# Data provided

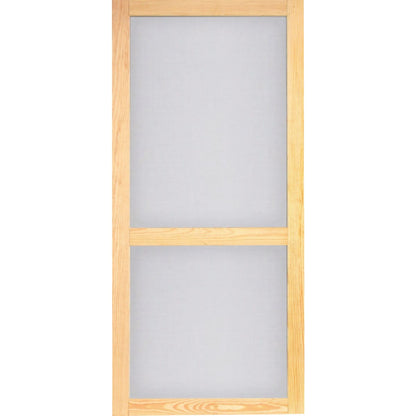 Screen Tight Woodcraft 32 In. W x 80 In. H x 1 In. Thick Natural Wood Screen Door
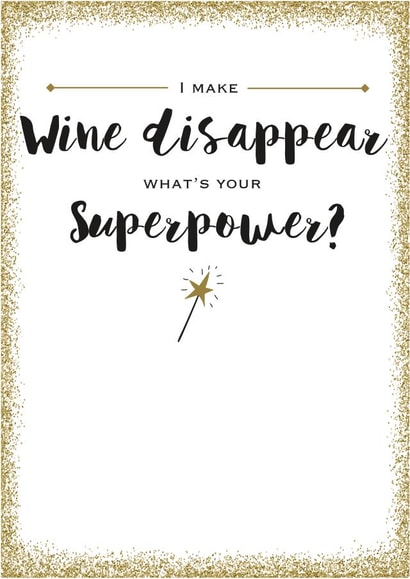 WINE FUNNY Love & Friendship Card 2794 created by Always Sparkle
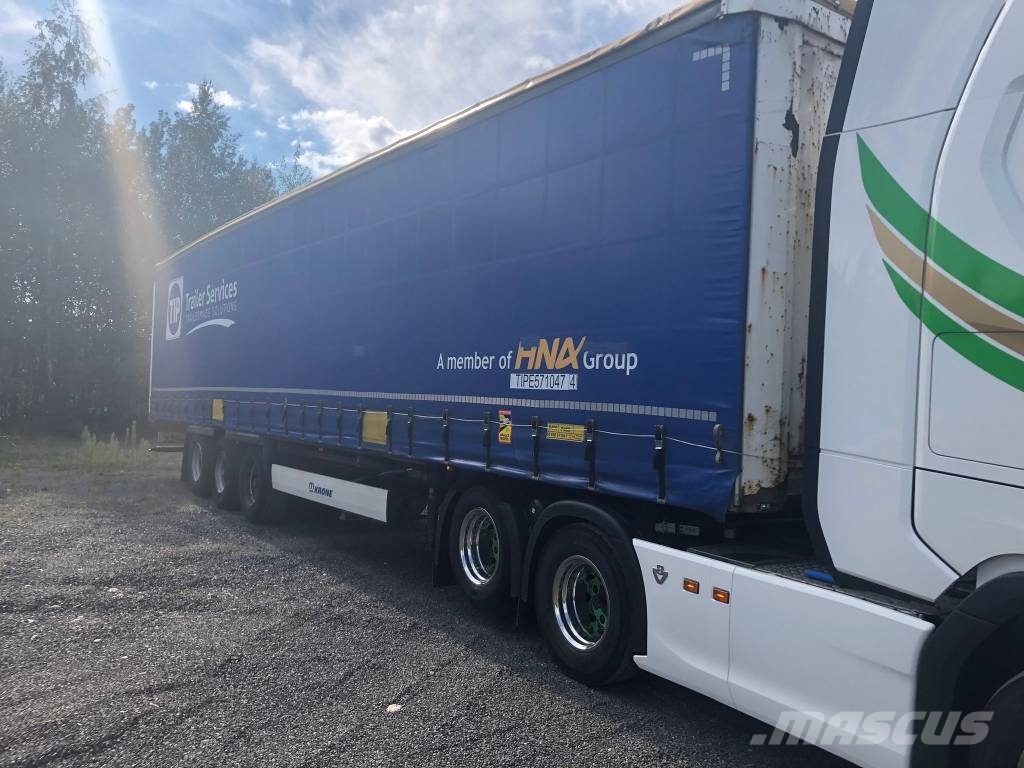 Krone vyökapellikärry Perdeli yari çekiciler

# Activity
Write out the listing word for word, omitting the pictures it holds.

# Solution for this task
 Screen Tight Woodcraft 32 In. W x 80 In. H x 1 In. Thick Natural Wood Screen Door
 WINE FUNNY Love & Friendship Card 2794 created by Always Sparkle
 Krone vyökapellikärry Perdeli yari çekiciler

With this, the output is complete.